Das Bundesgericht zieht in Erwägung:
1.
1.1 A.C.________ schloss am 5. April 1995 mit einer noch zu gründenden Gesellschaft, vertreten durch deren Mitgründer D.________, einerseits und demselben andererseits eine Vereinbarung über die Veräusserung von 48 Aktien der E.________ AG zum Preis von Fr. 3'000'000.--. Zug um Zug gegen Aushändigung der Aktienzertifikate und Rücktrittserklärung aus dem Verwaltungsrat wurde ihm ein Bankcheck in Höhe des Kaufpreises übergeben. Am 8. Juni 1995 gründete D.________ mit weiteren Aktionären die F.________ AG, wobei die von A.C.________ erworbenen Aktien der E.________ AG mit "Sachübernahmevertrag" vom 2. Juni 1995 zum Preis von Fr. 3'000'000.-- eingebracht wurden.
1.2 Mit Einspracheentscheid vom 5. Dezember 2001 veranlagte die Steuerkommission Meisterschwanden das Ehepaar A.C.________ und B.C.________ für die direkte Bundessteuer der Steuerperiode 1997/98 mit einem steuerbaren Einkommen von Fr. 1'628'300.--. Dabei beurteilte sie den beschriebenen Aktienverkauf als indirekte Teilliquidation, weshalb sie die Differenz zwischen Veräusserungserlös und Nominalwert als steuerbares Einkommen berechnete.
Dagegen erhobene Beschwerden beim Steuerrekursgericht und beim Verwaltungsgericht des Kantons Aargau blieben erfolglos.
1.3 Mit Verwaltungsgerichtsbeschwerde vom 28. Oktober 2004 (richtig: 2005) an das Bundesgericht beantragen A.C.________ und B.C.________, den Entscheid des Verwaltungsgerichts vom 6. Juli 2005 aufzuheben und das steuerbare Einkommen auf Fr. 152'300.-- festzusetzen. Zur Begründung machen sie im Wesentlichen geltend, das Verwaltungsgericht habe den Sachverhalt qualifiziert unrichtig festgestellt und zu Unrecht das Vorliegen einer indirekten Teilliquidation bejaht.
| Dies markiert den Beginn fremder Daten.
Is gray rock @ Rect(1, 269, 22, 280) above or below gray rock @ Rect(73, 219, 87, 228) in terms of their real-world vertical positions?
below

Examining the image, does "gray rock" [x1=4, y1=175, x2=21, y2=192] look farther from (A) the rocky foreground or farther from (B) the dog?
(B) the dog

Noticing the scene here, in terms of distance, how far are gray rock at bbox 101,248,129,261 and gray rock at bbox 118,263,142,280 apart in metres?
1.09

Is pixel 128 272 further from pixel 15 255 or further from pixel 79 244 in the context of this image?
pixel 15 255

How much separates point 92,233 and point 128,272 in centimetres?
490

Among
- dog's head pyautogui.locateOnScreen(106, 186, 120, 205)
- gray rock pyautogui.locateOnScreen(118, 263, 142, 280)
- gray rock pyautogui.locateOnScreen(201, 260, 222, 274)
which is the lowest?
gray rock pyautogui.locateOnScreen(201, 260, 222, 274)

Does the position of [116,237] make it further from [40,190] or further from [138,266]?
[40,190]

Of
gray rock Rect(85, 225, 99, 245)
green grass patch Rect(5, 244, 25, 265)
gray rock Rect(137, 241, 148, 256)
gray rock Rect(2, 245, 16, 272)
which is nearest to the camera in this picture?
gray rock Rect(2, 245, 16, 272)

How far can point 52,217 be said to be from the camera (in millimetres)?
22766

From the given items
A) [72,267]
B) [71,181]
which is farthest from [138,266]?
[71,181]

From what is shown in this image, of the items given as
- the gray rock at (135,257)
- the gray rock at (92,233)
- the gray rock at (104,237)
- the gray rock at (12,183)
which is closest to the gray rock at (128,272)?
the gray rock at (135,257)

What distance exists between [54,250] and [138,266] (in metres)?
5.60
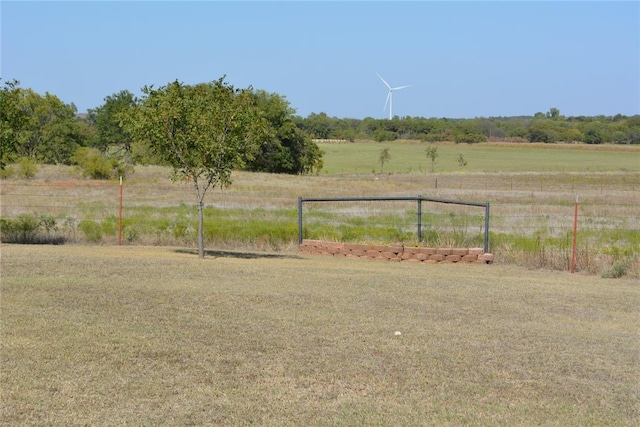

Das Kantonale Steueramt Aargau sowie die Eidgenössische Steuerverwaltung schliessen auf Abweisung der Beschwerde. Das Verwaltungsgericht hat auf eine Vernehmlassung verzichtet.
2.
Gegen letztinstanzliche kantonale Entscheide betreffend die direkte Bundessteuer ist die Verwaltungsgerichtsbeschwerde zulässig (Art. 97 Abs. 1 OG i.V.m. Art. 98 lit. g OG und Art. 146 DBG). Damit kann die Verletzung von Bundesrecht, einschliesslich Überschreitung oder Missbrauch des Ermessens sowie die unrichtige oder unvollständige Feststellung des rechtserheblichen Sachverhalts gerügt werden (Art. 104 lit. a und b OG). Hat jedoch - wie hier - eine richterliche Behörde als Vorinstanz entschieden und den Sachverhalt nicht offensichtlich unrichtig, unvollständig oder unter Verletzung wesentlicher Verfahrensvorschriften erhoben, ist das Bundesgericht an ihre Sachverhaltsfeststellungen gebunden (Art. 105 Abs. 2 OG).
3.
3.1 Nach Art. 20 Abs. 1 lit. c DBG sind als Erträge aus beweglichem Vermögen insbesondere Dividenden, Gewinnanteile, Liquidationsüberschüsse und geldwerte Vorteile aus Beteiligungen aller Art einschliesslich Gratisaktien und unentgeltlichen Erhöhungen des Nennwertes von Aktien steuerbar. Kapitalgewinne aus der Veräusserung von Privatvermögen sind dagegen steuerfrei (Art. 16 Abs. 3 DBG). Die Steuerbehörden sind bei der Auslegung von Art. 20 Abs. 1 lit. c DBG nicht strikte an die zivilrechtliche Gestaltung von Rechtsgeschäften gebunden, sondern haben den Sachverhalt rechtlich entsprechend seinem wirtschaftlichen Gehalt zu würdigen. Zu den steuerpflichtigen Tatbeständen gehört die so genannte indirekte Teilliquidation. Eine solche liegt vor, wenn eine Gesellschaft, deren Aktien veräussert werden, eine Ausschüttung von Gesellschaftsmitteln vornimmt, d.h. wenn der Käufer den Kaufpreis nicht aus eigenen Mitteln, sondern aus Mitteln der übernommenen Gesellschaft (Reserven, liquiden und betriebswirtschaftlich nicht notwendigen Aktiven) aufbringt, ohne dieser die Mittel wieder zuzuführen. Nach der Rechtsprechung des Bundesgerichts müssen drei Voraussetzungen kumulativ erfüllt sein, damit Einkommen aus indirekter Teilliquidation der Besteuerung unterliegt: Erstens müssen die Beteiligungsrechte in das Geschäftsvermögen eines Käufers überführt werden, für den das Buchwertprinzip gilt; zweitens muss bei der übernommenen Gesellschaft eine Mittelentnahme bzw. eine Substanzverminderung eintreten oder zumindest eingeleitet werden; und drittens müssen Verkäufer und Käufer durch gemeinsames Zusammenwirken die Entnahme der Mittel eingeleitet haben (vgl. ASA 73 402 E. 4; ASA 72 218 E. 3; je mit Hinweisen). Die Beschwerdeführer stellen diese Rechtsprechung nicht grundsätzlich in Frage. Sie sind jedoch der Ansicht, in ihrem Fall seien die Voraussetzungen der indirekten Teilliquidation nicht erfüllt.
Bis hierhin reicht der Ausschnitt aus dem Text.